Federico Herrero
Artist
Federico Herrero was born in San José, Costa Rica, in 1978, and studied painting at the Pratt Institute, New York, from 1997 to 1998. Since 2001, he has undertaken commissions in Canada, Costa Rica, Japan, Sweden, Switzerland, and the United Kingdom.
Herrero’s practice stands outside Latin America’s Conceptual, muralist, and geometric abstraction traditions, yet his work references all of these styles. Herrero’s images are often populated by patches of color, alien-like figures, and disembodied eyes, and reveal a fascination with crossing boundaries. The artist blurred the line between public and private, for example, in an intervention titled Fictional Publicity (2000), in which he hung small paintings all over his native city; some remained in place for days, others vanished after just a few minutes. For the Havana Biennial (2003), Herrero transgressed national borders by painting mappa mundi at the bottom of a public pool, allowing Cuban swimmers to imagine themselves roaming the globe.
Herrero also questions the spatial boundaries of museum and gallery interiors, taking an installation-like approach to the presentation of his work in such contexts. The artist’s 2008 exhibition at Kunstverein Freiburg, Germany, for example, paired conventional paintings on canvas with stripes and patches of color painted directly onto the interior architecture. The artist’s fascination with limits is evident, too, in the canvases—small bubbles of bright color sometimes peep from behind the primary subject, as in Blue Mountain (2008), or seem to stare curiously at the viewer, as in Green Landscape with Nine Circles (2008). Herrero’s work is essentially a study of liminal spaces—gaps between figure and background, canvas and wall, private and public, and (perhaps most significantly) between work and viewer. The forms and colors in his paintings also capture the energy of urban Costa Rica and its vibrant tropical setting.
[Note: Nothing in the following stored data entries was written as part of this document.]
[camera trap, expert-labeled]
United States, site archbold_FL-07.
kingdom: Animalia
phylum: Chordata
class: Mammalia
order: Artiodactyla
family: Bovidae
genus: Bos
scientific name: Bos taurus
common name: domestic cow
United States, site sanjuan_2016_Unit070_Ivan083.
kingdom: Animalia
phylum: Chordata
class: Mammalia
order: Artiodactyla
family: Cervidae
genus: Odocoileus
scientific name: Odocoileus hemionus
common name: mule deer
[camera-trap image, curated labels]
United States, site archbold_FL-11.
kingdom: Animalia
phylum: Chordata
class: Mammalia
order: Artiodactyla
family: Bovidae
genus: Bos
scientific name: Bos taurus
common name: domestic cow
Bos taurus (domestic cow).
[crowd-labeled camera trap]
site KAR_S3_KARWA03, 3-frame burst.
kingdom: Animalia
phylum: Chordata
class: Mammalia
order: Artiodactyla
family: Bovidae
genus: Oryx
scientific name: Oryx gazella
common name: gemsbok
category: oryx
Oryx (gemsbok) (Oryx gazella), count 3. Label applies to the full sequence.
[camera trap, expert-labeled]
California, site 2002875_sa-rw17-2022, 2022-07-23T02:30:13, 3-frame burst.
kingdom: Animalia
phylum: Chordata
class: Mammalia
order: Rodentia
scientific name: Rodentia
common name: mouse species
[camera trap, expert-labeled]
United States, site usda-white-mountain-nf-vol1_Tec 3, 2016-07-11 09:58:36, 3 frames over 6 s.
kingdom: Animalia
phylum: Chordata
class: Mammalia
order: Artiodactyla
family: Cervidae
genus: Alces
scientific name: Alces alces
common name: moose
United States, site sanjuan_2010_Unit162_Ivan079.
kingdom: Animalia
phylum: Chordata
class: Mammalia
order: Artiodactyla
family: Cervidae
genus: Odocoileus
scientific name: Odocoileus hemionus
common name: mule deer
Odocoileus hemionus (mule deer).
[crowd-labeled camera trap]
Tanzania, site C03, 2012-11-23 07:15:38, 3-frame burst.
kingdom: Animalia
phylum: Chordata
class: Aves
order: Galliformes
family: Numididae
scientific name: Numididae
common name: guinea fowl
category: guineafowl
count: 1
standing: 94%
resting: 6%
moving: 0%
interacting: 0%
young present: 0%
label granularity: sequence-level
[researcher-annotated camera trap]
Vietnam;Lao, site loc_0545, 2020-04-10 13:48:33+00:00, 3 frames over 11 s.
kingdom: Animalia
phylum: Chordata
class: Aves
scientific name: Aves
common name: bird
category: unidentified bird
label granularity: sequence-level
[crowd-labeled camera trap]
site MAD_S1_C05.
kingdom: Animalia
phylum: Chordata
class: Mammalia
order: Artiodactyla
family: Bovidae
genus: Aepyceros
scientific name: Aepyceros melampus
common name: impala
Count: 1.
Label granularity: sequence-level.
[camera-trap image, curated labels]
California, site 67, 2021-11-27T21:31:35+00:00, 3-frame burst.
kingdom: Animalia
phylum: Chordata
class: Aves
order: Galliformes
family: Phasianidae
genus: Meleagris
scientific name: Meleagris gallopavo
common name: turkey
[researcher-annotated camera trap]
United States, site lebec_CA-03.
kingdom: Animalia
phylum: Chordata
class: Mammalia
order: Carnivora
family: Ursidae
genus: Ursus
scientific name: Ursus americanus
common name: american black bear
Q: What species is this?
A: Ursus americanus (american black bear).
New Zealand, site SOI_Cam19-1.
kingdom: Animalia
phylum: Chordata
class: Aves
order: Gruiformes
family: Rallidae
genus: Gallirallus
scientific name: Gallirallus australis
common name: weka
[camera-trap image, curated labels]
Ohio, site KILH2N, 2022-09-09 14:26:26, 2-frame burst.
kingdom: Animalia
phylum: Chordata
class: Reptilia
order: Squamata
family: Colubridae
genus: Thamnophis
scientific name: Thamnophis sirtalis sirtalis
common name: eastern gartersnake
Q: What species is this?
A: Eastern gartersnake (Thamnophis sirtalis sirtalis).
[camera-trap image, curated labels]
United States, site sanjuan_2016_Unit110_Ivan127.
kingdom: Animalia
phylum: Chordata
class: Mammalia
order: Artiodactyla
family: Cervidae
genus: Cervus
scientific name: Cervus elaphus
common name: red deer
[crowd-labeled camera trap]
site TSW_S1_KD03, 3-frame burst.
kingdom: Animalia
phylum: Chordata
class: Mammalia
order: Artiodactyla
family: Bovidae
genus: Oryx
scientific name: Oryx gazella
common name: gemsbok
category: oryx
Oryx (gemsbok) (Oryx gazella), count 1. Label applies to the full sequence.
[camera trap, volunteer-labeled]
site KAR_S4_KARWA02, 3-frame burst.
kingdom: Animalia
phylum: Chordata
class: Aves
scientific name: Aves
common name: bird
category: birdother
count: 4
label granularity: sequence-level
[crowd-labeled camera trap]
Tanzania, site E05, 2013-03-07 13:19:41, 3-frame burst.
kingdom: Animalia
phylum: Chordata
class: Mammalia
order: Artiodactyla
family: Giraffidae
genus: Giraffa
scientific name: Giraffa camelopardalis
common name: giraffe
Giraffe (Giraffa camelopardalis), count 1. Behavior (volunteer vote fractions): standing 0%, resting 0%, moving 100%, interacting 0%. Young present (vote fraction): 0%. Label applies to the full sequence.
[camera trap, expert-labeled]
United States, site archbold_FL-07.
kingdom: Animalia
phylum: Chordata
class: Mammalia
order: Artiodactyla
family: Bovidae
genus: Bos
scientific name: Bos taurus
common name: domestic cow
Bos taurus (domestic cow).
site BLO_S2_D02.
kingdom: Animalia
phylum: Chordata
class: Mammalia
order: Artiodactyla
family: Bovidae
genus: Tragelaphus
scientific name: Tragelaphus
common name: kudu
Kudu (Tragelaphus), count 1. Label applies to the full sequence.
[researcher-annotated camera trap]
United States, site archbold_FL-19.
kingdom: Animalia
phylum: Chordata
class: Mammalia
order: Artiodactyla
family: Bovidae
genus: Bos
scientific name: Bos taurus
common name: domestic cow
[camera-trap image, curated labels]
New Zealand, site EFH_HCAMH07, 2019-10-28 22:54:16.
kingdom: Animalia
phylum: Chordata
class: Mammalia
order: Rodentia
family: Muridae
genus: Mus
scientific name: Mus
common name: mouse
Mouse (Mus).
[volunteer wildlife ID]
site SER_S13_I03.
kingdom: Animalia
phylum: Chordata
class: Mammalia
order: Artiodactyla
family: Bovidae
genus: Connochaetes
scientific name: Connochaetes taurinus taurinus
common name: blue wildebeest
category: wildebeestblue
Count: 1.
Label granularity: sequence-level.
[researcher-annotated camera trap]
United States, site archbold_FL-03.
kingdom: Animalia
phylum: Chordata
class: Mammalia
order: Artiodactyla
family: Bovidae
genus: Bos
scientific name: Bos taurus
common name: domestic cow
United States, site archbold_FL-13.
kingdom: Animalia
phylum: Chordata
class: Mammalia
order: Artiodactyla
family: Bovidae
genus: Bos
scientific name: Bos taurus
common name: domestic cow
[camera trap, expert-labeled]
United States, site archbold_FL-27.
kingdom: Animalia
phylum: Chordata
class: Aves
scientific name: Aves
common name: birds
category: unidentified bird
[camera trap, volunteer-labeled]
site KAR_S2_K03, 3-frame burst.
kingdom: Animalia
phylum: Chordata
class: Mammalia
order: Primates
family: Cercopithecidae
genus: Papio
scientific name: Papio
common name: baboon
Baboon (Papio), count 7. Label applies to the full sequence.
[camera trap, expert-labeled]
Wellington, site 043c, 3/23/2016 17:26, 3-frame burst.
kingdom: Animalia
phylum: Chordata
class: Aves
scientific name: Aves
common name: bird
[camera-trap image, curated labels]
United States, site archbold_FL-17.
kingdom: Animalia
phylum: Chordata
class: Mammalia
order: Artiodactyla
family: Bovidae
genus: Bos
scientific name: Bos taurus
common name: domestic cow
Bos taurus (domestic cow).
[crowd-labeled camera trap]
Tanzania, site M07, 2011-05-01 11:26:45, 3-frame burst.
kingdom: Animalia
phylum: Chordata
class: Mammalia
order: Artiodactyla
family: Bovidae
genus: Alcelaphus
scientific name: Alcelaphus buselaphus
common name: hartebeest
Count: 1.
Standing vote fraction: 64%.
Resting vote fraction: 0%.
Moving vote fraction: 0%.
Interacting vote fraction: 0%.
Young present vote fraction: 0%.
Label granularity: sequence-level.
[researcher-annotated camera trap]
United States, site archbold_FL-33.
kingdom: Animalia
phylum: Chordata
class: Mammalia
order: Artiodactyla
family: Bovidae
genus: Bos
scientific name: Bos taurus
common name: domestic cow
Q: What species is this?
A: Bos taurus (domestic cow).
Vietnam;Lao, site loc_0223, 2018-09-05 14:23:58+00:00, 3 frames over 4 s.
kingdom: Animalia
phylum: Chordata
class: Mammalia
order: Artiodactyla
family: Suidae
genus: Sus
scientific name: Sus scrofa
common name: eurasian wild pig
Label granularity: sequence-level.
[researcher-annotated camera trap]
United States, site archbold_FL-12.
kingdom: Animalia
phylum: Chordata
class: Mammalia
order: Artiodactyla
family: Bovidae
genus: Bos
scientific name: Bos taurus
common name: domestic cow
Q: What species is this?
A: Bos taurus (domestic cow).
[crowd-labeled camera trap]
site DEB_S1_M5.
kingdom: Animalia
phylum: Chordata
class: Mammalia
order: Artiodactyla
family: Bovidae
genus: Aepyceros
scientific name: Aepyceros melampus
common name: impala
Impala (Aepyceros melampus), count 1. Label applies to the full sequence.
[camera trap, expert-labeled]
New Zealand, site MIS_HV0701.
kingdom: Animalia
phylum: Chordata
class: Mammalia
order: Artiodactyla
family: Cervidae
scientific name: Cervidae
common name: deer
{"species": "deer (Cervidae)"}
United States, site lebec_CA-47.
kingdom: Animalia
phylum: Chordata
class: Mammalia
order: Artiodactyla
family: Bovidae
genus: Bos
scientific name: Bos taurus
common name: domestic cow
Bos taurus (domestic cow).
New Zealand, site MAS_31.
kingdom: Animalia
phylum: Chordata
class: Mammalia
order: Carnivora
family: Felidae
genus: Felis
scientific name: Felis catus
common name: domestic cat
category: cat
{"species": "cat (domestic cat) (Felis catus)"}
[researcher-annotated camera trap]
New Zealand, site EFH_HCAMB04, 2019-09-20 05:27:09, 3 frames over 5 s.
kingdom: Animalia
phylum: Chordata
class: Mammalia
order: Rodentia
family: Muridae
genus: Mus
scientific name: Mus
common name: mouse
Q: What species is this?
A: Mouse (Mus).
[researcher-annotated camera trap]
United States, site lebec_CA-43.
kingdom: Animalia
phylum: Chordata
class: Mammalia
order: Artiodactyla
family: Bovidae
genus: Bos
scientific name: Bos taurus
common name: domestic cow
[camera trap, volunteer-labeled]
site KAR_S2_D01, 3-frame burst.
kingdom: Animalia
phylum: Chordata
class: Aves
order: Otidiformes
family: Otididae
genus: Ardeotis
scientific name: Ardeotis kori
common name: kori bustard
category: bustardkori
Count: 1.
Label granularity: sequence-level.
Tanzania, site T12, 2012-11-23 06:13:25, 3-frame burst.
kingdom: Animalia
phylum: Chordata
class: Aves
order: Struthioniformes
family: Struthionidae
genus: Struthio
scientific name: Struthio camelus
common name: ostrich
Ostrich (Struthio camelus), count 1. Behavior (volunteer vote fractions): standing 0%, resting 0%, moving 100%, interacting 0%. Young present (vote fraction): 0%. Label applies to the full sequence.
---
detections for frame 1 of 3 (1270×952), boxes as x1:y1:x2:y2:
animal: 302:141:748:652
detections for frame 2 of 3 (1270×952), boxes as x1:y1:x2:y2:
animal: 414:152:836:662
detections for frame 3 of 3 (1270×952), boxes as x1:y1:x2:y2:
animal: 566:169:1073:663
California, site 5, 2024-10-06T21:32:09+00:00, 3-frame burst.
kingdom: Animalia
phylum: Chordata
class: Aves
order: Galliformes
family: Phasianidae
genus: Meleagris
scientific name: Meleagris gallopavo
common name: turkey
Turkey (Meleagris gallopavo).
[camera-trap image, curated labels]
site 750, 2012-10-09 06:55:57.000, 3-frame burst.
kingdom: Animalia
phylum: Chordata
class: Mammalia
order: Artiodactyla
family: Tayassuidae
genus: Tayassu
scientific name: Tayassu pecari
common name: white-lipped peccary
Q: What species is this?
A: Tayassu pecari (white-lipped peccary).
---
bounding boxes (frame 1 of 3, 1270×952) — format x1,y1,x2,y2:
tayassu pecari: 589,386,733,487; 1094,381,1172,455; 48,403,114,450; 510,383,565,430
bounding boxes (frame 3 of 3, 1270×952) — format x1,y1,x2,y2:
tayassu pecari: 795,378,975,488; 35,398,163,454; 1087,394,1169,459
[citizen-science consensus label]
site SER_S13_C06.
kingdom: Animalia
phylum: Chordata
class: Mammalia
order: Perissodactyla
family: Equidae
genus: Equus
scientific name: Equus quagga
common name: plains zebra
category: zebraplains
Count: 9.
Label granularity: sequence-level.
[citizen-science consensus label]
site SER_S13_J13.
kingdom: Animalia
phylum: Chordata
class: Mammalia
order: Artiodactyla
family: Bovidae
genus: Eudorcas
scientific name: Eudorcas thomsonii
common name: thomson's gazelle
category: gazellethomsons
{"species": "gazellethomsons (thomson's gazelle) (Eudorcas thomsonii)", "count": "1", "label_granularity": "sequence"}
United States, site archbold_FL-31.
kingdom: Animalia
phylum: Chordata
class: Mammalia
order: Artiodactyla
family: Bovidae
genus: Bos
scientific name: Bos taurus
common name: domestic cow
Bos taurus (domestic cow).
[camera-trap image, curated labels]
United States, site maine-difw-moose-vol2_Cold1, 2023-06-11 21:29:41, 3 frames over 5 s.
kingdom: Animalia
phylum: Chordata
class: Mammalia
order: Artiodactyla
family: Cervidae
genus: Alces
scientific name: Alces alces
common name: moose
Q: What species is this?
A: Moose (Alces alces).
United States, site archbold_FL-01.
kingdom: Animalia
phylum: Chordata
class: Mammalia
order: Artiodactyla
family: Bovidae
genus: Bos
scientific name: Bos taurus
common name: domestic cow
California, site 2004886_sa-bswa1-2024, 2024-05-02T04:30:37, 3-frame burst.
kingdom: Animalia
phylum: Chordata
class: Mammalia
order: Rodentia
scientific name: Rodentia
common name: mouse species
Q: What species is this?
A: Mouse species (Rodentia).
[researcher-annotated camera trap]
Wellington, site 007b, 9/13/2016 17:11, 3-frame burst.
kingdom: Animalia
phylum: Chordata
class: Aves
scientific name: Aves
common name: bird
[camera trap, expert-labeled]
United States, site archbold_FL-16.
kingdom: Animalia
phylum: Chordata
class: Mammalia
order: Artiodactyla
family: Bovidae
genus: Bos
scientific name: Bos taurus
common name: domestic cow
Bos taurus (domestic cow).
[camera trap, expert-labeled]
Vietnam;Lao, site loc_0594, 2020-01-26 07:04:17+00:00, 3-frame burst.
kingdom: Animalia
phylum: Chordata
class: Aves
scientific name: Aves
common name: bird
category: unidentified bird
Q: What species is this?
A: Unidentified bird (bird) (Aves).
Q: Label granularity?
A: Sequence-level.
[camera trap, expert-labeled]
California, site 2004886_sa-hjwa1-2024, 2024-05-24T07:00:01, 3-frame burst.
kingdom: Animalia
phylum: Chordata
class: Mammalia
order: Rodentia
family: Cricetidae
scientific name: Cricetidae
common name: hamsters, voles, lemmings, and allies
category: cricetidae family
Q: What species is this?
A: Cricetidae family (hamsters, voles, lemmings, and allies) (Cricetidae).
Herrero has had solo exhibitions at Fondazione Bevilacqua La Masa, Venice (2006); Kunstverein Freiburg, Germany, and CCA Wattis Institute for Contemporary Arts, San Francisco (both 2008); Galería Juana de Aizpuru, Madrid, and TEOR/éTica, San José, Costa Rica (both 2009); 21-seiki Gendai Bijutsukan, Kanazawa, Japan (2012); and La Casa Encendida, Madrid (2013). His work has also appeared in the group exhibitions the Venice Biennale: Plateau of Humankind (2001); Havana Biennial (2003); Diverse Ways of Happiness, Aichi World Expo, Nagoya, Japan (2005); Interrogating Systems: CIFO Grants and Commissions Exhibition, Cisneros Fontanals Art Foundation, Miami (2008); Play with Me, Museum of Latin American Art, Los Angeles (2012); and On Painting, Centro Atlántico de Arte Moderno, Las Palmas de Gran Canaria, Spain (2013). In 2001, he won the Venice Biennale’s Special Prize for a Young Artist. Herrero lives and works in San José.